▶ OBJECTIVE: Pull out every line from the line containing "Regarding vertical position, which" through the end of the material, both ends included, and reproduce it exactly. Keep pictures out.
------------------------------------------------
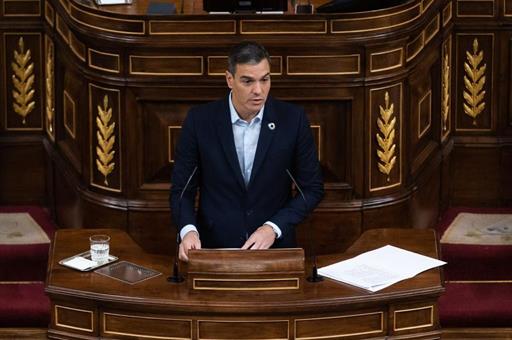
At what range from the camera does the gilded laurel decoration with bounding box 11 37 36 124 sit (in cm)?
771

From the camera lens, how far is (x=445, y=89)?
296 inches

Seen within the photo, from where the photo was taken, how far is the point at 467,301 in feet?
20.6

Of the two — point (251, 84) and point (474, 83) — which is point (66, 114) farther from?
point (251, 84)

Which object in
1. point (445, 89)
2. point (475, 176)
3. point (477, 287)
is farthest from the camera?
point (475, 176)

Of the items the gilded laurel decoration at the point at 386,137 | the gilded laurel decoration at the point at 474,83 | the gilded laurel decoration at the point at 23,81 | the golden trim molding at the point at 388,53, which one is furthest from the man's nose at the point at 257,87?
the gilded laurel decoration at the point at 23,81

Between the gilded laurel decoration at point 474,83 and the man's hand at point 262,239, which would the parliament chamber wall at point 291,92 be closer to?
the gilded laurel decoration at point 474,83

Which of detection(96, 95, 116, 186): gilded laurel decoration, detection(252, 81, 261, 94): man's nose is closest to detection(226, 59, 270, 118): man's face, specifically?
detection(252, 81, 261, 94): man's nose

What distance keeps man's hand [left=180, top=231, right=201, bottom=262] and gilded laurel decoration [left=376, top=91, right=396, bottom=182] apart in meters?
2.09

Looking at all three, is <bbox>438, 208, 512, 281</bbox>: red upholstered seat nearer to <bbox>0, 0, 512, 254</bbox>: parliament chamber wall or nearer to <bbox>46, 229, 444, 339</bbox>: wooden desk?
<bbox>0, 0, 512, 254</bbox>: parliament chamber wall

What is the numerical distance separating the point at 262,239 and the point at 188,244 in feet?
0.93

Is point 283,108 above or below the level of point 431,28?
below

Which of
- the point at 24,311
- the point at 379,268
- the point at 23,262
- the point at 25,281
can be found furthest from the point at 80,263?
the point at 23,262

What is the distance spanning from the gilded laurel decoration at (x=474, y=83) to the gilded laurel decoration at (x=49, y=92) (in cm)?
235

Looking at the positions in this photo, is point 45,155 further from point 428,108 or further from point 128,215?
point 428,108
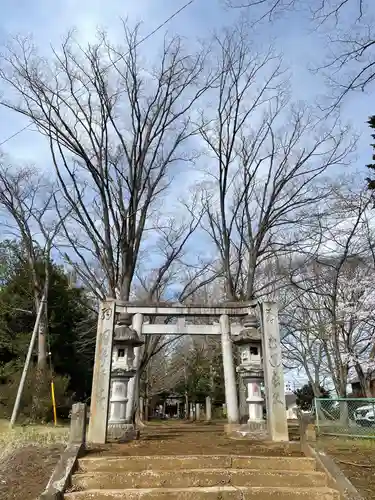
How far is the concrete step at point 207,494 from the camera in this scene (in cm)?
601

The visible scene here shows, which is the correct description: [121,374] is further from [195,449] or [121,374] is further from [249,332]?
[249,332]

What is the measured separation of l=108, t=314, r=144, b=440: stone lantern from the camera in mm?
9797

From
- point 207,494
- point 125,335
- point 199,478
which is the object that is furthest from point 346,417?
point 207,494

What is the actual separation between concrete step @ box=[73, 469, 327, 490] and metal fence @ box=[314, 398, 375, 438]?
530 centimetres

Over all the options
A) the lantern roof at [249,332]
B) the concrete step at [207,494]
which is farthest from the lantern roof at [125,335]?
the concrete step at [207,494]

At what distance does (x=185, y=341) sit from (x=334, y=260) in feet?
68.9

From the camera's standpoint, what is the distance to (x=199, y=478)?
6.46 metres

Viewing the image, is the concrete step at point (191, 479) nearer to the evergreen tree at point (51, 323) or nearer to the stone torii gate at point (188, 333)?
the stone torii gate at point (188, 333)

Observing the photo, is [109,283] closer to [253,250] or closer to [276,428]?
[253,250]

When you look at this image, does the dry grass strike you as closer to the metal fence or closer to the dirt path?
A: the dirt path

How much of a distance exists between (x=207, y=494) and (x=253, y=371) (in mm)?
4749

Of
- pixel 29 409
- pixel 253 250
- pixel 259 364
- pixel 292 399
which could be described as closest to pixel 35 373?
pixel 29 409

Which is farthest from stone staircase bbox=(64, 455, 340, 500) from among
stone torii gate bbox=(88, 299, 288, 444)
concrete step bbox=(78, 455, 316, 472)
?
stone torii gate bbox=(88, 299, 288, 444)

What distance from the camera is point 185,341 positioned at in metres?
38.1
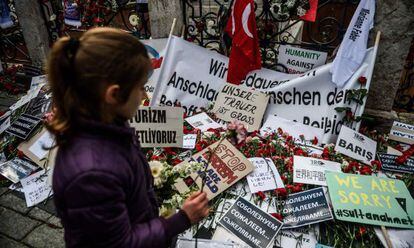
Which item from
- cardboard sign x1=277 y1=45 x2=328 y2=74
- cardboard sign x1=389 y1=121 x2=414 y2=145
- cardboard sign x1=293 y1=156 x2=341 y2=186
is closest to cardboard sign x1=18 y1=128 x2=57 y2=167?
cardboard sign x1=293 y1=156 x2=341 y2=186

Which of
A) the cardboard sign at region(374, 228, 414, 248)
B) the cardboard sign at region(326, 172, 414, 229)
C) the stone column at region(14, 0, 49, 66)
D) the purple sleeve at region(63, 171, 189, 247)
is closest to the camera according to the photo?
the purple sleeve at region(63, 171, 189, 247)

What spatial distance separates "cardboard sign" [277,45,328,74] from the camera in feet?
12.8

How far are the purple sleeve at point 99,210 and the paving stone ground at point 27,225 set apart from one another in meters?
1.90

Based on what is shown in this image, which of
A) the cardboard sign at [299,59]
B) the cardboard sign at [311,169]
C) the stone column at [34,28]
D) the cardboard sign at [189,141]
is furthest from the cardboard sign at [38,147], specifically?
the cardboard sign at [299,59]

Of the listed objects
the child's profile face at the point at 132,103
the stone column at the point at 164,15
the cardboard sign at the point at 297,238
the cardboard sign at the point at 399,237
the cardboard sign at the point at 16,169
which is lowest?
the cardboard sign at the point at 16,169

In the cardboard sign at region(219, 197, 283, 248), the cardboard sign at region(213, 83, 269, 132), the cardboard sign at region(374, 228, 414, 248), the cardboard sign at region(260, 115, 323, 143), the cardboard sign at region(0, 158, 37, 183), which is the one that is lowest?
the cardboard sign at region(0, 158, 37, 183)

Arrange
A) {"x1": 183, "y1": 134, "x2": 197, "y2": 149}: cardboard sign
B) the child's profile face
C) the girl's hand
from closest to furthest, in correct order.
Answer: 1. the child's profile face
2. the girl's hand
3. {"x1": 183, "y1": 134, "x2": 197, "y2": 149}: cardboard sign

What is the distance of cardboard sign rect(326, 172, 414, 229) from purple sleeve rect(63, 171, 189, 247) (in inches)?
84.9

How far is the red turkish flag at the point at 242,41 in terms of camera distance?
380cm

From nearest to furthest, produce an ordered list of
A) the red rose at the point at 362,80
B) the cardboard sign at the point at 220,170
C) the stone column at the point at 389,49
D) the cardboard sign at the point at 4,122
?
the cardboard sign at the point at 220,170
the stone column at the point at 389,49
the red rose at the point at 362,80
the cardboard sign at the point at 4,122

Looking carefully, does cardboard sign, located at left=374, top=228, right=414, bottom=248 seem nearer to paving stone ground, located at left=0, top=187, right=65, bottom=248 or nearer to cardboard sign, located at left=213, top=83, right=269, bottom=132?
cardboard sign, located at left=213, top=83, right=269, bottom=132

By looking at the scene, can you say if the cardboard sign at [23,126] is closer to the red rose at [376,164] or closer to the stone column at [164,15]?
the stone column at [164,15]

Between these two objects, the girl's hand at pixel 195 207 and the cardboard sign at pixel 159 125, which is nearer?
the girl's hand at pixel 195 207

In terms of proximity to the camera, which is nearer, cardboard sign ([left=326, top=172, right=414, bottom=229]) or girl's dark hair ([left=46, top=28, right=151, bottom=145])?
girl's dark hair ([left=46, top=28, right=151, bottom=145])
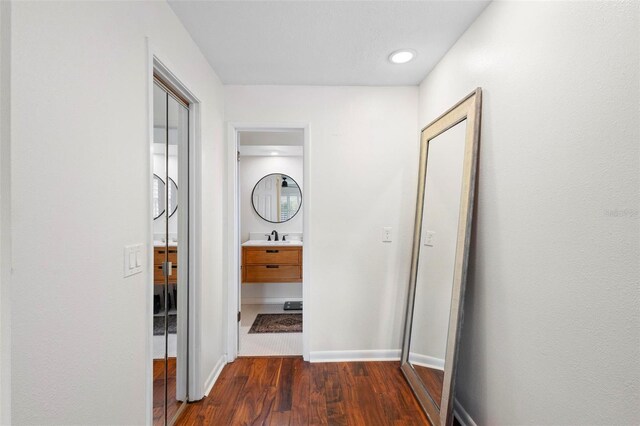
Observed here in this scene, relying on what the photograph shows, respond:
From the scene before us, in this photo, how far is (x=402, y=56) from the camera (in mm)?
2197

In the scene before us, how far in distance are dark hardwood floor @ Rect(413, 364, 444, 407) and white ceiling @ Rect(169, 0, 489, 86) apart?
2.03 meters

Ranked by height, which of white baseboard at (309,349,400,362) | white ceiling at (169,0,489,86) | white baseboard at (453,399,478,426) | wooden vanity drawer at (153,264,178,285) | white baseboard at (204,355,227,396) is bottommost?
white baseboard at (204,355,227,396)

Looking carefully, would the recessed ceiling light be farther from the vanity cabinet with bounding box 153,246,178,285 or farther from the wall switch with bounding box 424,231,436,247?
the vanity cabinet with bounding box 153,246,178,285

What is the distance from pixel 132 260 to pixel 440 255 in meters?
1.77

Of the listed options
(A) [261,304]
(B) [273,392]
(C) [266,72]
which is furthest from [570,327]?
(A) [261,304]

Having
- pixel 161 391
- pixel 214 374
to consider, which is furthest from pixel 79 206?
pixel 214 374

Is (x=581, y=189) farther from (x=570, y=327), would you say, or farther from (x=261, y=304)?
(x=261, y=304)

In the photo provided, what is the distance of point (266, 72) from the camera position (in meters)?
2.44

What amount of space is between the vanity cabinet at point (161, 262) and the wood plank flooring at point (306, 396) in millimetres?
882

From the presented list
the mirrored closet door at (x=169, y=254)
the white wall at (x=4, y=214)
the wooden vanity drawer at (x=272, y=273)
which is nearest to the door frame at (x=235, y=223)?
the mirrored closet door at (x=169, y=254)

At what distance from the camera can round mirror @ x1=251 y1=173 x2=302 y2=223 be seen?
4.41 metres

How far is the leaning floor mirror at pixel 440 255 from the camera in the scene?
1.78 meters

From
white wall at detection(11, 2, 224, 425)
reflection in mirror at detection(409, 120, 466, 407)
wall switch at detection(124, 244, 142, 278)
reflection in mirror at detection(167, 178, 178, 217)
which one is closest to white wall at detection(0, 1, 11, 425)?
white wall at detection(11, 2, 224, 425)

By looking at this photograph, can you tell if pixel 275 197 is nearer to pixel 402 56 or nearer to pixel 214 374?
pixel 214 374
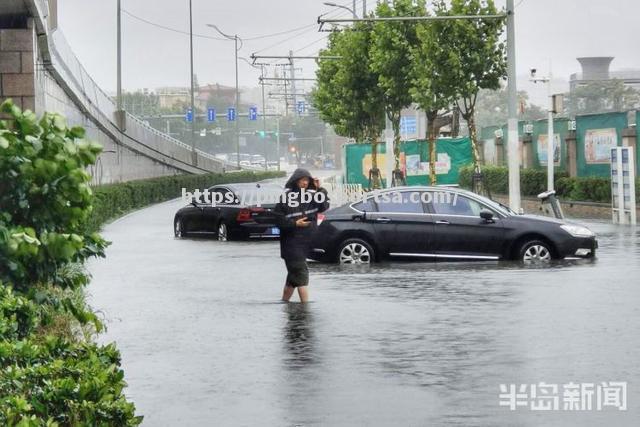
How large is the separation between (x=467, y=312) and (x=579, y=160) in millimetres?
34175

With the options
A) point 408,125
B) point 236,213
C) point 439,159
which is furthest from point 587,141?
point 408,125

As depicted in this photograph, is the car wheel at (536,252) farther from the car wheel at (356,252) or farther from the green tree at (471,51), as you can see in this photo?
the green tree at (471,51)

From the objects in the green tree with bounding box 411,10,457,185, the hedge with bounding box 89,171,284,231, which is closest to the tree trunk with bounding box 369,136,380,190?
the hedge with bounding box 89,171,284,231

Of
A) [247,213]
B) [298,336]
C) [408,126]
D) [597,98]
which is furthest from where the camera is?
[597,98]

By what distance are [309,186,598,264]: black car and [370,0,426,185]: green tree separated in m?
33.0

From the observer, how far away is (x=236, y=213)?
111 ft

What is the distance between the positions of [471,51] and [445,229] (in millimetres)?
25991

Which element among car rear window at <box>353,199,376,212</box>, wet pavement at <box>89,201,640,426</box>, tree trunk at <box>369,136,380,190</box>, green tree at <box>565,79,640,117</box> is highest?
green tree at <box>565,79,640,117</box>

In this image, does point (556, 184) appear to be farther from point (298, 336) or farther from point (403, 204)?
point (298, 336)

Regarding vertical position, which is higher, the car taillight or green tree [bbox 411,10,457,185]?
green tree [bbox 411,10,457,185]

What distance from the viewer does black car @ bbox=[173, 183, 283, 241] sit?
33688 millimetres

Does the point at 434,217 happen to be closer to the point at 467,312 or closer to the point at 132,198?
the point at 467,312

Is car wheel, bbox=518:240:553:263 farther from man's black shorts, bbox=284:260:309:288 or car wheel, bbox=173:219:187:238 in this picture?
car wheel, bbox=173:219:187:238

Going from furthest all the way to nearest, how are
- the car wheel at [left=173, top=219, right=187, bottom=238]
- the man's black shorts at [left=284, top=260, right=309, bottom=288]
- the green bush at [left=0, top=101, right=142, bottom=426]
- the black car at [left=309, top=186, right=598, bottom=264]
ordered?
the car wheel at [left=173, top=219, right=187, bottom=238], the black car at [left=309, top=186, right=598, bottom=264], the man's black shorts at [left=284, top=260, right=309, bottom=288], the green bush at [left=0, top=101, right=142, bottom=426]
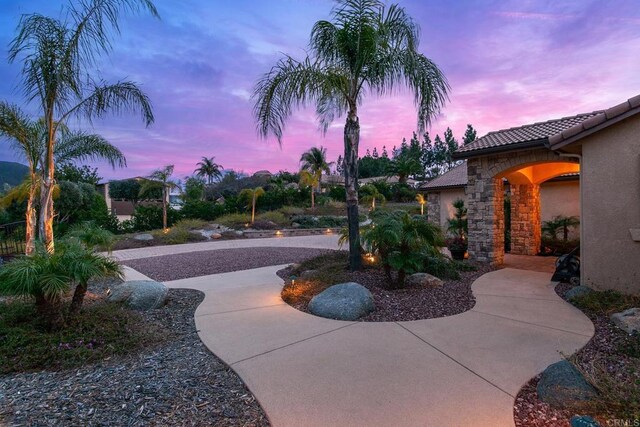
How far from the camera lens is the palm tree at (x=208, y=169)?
------------------------------------------------
▶ RESPONSE TO THIS TASK:
Regarding vertical position, which is higher, the car taillight or green tree [bbox 411,10,457,185]?
green tree [bbox 411,10,457,185]

What distance from the viewer does black car @ bbox=[173, 183, 283, 241] sit?
33688 millimetres

Does the point at 434,217 happen to be closer to the point at 467,312 or closer to the point at 132,198?
the point at 467,312

Is car wheel, bbox=518:240:553:263 farther from man's black shorts, bbox=284:260:309:288 or car wheel, bbox=173:219:187:238 in this picture?
car wheel, bbox=173:219:187:238

Going from furthest all the way to nearest, how are
- the car wheel at [left=173, top=219, right=187, bottom=238]
- the man's black shorts at [left=284, top=260, right=309, bottom=288]
- the green bush at [left=0, top=101, right=142, bottom=426]
- the black car at [left=309, top=186, right=598, bottom=264]
ordered?
the car wheel at [left=173, top=219, right=187, bottom=238], the black car at [left=309, top=186, right=598, bottom=264], the man's black shorts at [left=284, top=260, right=309, bottom=288], the green bush at [left=0, top=101, right=142, bottom=426]
How far from the camera lens is the palm tree at (x=208, y=169)?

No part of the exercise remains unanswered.